Selain Muhaimin Syarif, KPK sedianya memeriksa seorang saksi lainnya terkait kasus dugaan suap Abdul Gani Kasuba. Namun, saksi bernama Hamrin Mustari itu mangkir dan pemeriksaannya akan dijadwalkan ulang.
"Saksi tidak hadir dan dijadwal ulang," katanya.
Diberitakan, KPK menetapkan Gubernur Maluku Utara Abdul Gani Kasuba sebagai tersangka kasus dugaan suap terkait proyek dan perizinan. Tak hanya Abdul Gani Kasuba, KPK juga menjerat enam orang lainnya sebagai tersangka terkait kasus tersebut. Mereka yakni, Kadis Perumahan dan Pemukiman Maluku Utara Adnan Hasanudin, Kadis PUPR Daud Ismail, dan Kepala BPPBJ Ridwan Arsan. Kemudian, Ramadhan Ibrahim yang merupakan ajudan Abdul Gani Kasuba, serta dua orang swasta bernama Stevi Thomas dan Kristian Wuisan.
Penetapan tersangka ini dilakukan KPK melalui gelar perkara setelah memeriksa secara intensif 18 orang yang ditangkap dalam operasi tangkap tangan (OTT) di Jakarta dan Maluku Utara pada Senin (18/12/2023).
Abdul Gani diduga menerima suap terkait sejumlah proyek di Maluku Utara. Salah satunya proyek jembatan dan jalan dengan total anggaran mencapai Rp 500 miliar. Dalam menjalankan aksinya, Abdul Gani Kasuba memerintahkan Adnan Hasanudin, Daud Ismail, dan Ridwan Arsan untuk menyampaikan berbagai proyek di Maluku Utara, termasuk proyek jalan dan jembatan ruas Matuting-Rangaranga, pembangunan jalan dan jembatan ruas Saketa-Dehepodo.
Dari proyek-proyek tersebut, AGK kemudian menentukan besaran yang menjadi setoran dari para kontraktor. Di antara kontraktor yang dimenangkan dan menyatakan kesanggupan memberikan uang yaitu Kristian Wuisan.
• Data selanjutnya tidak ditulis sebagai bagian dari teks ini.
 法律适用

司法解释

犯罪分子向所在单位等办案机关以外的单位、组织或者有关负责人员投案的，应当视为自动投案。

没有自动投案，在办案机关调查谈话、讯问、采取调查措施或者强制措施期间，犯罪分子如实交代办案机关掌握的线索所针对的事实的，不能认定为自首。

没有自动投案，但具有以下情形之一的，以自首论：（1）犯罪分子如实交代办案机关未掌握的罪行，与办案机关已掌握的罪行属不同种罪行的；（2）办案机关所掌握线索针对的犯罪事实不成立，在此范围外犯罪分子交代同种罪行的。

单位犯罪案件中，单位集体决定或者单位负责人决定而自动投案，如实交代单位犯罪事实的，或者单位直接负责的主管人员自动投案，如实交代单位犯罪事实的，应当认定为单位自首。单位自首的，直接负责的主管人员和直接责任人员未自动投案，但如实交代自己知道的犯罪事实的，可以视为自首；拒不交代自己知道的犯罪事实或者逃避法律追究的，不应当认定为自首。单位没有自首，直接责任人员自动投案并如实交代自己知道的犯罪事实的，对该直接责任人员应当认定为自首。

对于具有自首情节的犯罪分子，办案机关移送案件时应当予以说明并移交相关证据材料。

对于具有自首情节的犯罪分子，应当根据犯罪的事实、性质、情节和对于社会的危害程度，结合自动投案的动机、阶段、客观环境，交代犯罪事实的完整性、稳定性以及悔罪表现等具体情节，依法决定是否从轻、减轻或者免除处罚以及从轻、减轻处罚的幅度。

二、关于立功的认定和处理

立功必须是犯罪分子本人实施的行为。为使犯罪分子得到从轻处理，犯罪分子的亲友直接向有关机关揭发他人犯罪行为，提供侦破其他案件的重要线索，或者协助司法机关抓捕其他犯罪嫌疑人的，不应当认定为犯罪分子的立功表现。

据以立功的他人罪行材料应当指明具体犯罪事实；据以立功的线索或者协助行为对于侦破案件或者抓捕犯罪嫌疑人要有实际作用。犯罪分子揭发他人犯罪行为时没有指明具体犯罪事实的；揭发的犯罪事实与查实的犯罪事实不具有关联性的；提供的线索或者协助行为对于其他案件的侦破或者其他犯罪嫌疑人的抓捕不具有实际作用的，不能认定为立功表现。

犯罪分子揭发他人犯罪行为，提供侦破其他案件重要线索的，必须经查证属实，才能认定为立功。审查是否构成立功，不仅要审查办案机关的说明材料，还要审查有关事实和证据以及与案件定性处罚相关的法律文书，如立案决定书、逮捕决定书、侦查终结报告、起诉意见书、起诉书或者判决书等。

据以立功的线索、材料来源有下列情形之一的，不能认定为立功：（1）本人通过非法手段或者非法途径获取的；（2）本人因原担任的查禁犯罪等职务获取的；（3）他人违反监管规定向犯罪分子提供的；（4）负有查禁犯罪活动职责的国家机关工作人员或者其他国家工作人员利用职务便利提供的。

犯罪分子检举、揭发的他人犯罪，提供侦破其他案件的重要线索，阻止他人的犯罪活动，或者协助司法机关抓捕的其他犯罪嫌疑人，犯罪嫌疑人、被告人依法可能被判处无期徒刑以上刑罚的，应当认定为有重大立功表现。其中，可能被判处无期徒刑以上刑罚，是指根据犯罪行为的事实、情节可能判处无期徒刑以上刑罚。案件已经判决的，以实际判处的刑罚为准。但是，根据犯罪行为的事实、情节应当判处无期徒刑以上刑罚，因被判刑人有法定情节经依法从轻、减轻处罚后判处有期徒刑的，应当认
Selain itu, Stevi Thomas juga telah memberikan uang kepada Abdul Gani Kasuba melalui Ramadhan Ibrahim untuk pengurusan perizinan pembangunan jalan yang melewati perusahannnya.
Baca Juga
KPK Periksa Ketua Partai Gerindra Maluku Utara Muhaimin Syarif
Kristian dan Stevi menyetorkan uang suap secara tunai maupun rekening penampung dengan menggunakan nama rekening bank atas nama pihak lain maupun pihak swasta. Sejauh ini, KPK menyita uang Rp 2,2 miliar yang disimpan di rekening penampung. Uang-uang tersebut kemudian digunakan di antaranya untuk kepentingan pribadi AGK berupa pembayaran menginap hotel dan pembayaran dokter gigi.
Selain suap proyek, Abdul Gani juga diduga menerima suap dari para ASN di Pemprov Maluku Utara untuk mendapatkan rekomendasi dan persetujuan menduduki jabatan di Pemprov Maluku Utara.